EXERCISE
When the word "from" appears in a line of the data below, list that line.

SUPPLIED INFORMATION: Begin

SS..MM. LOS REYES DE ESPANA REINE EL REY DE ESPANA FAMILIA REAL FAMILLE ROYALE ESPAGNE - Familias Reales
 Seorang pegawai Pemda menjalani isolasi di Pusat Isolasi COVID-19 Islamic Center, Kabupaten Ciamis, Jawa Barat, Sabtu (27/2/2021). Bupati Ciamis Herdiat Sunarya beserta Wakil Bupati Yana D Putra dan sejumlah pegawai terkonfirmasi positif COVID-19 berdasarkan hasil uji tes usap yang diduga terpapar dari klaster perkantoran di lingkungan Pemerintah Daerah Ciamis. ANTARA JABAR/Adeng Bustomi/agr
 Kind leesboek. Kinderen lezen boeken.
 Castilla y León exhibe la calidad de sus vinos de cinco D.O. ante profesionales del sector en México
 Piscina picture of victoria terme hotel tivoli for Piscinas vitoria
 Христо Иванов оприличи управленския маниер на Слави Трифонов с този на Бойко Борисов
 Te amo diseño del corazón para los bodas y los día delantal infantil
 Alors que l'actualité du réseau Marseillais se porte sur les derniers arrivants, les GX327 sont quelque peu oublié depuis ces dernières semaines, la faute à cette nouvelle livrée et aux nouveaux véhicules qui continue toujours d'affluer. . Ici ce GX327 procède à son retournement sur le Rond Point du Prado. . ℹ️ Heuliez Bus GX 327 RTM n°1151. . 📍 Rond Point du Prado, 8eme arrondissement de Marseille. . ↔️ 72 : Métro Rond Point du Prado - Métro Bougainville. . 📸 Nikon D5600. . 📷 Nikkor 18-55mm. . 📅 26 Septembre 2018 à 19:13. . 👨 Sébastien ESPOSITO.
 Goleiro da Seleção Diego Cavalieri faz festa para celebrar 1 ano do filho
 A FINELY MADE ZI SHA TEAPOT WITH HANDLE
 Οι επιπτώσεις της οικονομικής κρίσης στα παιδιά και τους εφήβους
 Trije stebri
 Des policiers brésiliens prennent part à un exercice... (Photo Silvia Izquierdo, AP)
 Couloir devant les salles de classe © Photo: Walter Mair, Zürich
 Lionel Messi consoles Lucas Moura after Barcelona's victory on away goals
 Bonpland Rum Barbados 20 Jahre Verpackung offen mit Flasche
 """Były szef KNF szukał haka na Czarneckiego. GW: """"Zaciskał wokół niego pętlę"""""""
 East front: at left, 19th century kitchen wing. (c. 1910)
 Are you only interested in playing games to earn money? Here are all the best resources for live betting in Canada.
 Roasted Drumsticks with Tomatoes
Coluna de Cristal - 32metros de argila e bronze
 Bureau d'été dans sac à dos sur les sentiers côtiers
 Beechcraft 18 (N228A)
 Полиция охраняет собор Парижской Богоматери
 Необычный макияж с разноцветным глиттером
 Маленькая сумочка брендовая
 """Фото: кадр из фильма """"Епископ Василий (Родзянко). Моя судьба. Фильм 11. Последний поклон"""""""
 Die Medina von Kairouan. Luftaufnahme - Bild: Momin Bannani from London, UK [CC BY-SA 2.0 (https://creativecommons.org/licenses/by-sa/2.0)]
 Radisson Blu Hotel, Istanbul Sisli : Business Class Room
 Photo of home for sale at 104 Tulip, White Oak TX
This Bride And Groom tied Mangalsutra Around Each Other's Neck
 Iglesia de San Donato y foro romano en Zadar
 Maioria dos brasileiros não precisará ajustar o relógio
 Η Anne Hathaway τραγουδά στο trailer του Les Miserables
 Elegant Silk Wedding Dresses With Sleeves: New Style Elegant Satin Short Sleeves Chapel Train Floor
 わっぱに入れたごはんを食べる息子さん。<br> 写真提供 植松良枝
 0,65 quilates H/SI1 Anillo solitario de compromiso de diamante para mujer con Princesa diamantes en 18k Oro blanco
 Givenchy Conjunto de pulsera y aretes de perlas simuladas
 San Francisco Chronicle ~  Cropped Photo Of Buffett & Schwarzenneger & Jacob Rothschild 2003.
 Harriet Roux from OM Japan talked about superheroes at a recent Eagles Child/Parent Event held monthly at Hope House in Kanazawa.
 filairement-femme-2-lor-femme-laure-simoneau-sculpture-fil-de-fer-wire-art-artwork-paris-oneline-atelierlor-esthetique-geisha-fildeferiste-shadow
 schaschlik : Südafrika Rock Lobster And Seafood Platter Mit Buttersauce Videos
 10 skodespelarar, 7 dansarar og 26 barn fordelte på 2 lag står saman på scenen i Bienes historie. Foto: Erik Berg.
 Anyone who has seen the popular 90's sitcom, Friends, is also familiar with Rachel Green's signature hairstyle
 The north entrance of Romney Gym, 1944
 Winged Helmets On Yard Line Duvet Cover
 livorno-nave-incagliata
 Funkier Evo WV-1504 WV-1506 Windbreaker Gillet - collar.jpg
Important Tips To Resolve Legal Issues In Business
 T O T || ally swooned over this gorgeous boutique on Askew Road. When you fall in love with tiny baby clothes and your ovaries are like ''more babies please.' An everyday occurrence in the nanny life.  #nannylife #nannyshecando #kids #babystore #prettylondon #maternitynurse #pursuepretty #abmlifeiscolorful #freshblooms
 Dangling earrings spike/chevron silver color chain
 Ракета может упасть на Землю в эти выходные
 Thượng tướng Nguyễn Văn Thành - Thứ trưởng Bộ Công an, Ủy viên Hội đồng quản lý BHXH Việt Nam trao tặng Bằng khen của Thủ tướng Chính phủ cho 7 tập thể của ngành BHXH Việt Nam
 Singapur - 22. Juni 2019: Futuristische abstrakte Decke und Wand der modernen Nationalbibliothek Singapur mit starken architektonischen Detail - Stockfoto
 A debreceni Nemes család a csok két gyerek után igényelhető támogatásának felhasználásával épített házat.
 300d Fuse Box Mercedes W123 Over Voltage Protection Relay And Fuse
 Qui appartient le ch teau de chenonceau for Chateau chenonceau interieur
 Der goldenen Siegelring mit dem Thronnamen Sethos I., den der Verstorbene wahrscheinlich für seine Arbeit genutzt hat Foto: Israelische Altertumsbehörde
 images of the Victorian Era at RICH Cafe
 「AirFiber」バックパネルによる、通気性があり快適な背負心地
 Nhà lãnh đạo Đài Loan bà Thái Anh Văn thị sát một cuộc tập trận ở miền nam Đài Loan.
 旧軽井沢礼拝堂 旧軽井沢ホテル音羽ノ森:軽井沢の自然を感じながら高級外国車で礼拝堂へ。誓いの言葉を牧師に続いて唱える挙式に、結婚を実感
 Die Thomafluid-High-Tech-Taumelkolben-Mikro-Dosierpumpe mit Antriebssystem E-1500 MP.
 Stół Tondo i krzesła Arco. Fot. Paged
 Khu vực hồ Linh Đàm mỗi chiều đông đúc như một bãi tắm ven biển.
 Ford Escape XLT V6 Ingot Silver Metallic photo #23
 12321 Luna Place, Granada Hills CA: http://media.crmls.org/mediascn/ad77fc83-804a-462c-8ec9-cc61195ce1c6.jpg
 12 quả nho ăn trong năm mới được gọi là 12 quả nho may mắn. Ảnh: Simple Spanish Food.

SUPPLIED INFORMATION: End

REPLY
 Die Medina von Kairouan. Luftaufnahme - Bild: Momin Bannani from London, UK [CC BY-SA 2.0 (https://creativecommons.org/licenses/by-sa/2.0)]
 Harriet Roux from OM Japan talked about superheroes at a recent Eagles Child/Parent Event held monthly at Hope House in Kanazawa.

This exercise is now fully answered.